Mereka tampil membawakan Nyanyian Gagak, Hidup lan Mati, Kembang dan Selip.
Setelah
berhasil menghidupkan Teater Si Paku-paku, Made Taro pun tak ketinggalan
membentuk Sanggar Kukuruyuk, yakni teater yang khusus diperuntukkan bagi
anak-anak. Kok namanya Kukuruyuk?
“Kukuruyuk
itu bagi saya adalah lambang optimisme, tiruan suara ayam jago di pagi hari.

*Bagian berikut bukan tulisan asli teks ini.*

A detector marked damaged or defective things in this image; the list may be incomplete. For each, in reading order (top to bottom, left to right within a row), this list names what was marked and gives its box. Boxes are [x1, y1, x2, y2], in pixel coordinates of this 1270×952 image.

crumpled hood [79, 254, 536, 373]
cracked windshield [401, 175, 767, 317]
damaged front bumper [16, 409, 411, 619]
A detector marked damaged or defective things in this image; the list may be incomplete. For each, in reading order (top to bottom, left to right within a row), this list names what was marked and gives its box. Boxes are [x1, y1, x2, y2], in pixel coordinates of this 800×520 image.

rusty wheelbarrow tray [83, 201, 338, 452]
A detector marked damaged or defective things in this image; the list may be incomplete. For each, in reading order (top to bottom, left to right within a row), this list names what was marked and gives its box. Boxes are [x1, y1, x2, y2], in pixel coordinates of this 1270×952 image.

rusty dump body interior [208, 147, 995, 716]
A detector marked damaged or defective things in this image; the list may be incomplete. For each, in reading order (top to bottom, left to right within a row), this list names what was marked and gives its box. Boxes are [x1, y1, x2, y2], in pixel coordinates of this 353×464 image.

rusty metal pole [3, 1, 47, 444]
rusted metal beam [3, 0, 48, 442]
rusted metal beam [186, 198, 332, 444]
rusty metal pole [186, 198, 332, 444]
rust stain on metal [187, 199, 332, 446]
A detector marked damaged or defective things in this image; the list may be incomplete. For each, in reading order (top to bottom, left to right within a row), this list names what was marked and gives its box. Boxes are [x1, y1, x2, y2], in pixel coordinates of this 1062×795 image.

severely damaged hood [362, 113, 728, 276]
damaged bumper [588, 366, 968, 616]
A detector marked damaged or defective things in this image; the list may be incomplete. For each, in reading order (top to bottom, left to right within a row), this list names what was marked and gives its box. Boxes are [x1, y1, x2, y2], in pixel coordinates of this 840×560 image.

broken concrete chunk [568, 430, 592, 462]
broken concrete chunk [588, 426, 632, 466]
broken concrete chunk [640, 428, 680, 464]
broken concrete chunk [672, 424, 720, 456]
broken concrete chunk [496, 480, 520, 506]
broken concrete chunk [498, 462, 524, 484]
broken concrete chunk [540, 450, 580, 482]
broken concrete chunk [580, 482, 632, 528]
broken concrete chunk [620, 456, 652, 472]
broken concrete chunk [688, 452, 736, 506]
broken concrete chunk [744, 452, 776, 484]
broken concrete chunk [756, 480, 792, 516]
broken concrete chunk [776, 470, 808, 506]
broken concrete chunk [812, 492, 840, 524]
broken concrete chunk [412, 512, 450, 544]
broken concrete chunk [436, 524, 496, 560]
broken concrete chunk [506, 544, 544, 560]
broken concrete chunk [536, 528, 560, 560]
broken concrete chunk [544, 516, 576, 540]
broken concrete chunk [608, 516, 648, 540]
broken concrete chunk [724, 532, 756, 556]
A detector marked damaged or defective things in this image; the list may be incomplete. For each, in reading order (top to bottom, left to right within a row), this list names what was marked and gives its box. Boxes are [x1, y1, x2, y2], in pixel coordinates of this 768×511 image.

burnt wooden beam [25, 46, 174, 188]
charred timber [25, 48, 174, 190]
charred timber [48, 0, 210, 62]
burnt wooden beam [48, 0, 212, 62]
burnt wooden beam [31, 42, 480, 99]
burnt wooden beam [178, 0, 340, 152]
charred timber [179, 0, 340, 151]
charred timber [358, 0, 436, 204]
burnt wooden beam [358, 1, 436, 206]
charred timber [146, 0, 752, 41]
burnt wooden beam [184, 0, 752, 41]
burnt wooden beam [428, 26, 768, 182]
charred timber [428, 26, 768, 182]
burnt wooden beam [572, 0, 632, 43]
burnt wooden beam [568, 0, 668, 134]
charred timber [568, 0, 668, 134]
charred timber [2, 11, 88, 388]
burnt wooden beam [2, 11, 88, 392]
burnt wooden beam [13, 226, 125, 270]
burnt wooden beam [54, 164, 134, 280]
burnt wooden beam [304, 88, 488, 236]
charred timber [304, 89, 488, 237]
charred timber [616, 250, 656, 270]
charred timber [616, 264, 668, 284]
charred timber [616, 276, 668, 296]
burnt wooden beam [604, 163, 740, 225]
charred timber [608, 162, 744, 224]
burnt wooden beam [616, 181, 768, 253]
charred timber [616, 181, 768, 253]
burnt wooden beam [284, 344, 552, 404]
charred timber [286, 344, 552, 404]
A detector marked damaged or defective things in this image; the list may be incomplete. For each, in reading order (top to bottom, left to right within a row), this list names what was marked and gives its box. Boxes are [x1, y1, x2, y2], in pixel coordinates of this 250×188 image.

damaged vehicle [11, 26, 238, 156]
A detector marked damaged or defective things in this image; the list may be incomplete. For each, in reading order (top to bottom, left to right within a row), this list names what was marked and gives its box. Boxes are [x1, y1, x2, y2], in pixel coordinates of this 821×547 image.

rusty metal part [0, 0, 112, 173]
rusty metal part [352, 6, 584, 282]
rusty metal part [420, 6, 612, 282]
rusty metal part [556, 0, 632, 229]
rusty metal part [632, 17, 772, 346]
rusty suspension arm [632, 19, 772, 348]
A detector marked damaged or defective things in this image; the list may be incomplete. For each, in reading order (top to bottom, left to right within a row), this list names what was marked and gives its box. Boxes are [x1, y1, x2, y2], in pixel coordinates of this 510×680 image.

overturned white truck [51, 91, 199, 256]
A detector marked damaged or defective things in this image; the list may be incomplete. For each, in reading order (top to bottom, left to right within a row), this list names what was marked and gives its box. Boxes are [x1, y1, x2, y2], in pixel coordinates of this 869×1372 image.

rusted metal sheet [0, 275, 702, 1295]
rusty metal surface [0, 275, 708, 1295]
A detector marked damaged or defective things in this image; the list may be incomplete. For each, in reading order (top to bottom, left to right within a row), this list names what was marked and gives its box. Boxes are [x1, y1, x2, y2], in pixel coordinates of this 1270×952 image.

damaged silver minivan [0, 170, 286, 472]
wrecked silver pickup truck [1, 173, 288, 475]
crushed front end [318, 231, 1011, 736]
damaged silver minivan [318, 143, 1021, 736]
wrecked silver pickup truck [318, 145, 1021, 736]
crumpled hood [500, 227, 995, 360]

Suara ayam ibarat menyanyikan sukacita menyambut datangnya fajar untuk memulai
hari. Hal itu sama seperti harapan saya bagi Sanggar Kukuruyuk, “ ungkap Made
Taro.
Lebih
lanjut, Made Taro menjelaskan bahwa kehadiran Sanggar Kukuruyuk ini sangat erat
dengan perkembangan anak. Di sanggar ini, dunia anak yang masih universal dan
imajinatif dikembangkan melalui kreativitas yang kemudian melahirkan aneka bentuk
dan rupa kebhinnekaan. Mengikuti jejak teater remaja Si Paku-paku, Sanggar
Kukuruyuk juga sempat berpentas di TVRI Bali, pertama kali membawakan lakon
“Kaki Cubling”.
Kini
meski tidak lagi menggiatkan Sanggar Kukuruyuk di rumahnya seperti dulu, Made
Taro tetap aktif membina ekstrakurikuler di tiga SD di Denpasar. Sesekali ada
kelompok anak-anak yang datang belajar memainkan musik tradisional dan
sebagainya. Ia juga masih kerap menulis untuk kolom berbagai media cetak.
Bagi
Made Taro, mendongeng telah menjadi bagian dari hidupnya. Hingga saat ini ia
masih terus diundang untuk mendongeng atau memberikan workshop ke sejumlah
daerah di tanah air dan luar negeri, termasuk diundang sebagai salah satu
panelis dalam Ubud Writers and Readers Festival (UWRF) di Ubud.
Ya,
begitulah. Alur atau kejutan kini tak lagi penting buat Made Taro. Ia telah
cukup dengan menghabiskan masa senjanya di daerah Suwung (yang berarti sepi,
sunyi), namun tak sekali pun kehilangan keriuhan dan kehangatan masa
kanak-kanaknya. Sesungguhnya kehidupan Made Taro ialah dongeng itu sendiri;
bermula dari perjuangan dan kegigihan, lalu berakhir dengan bahagia.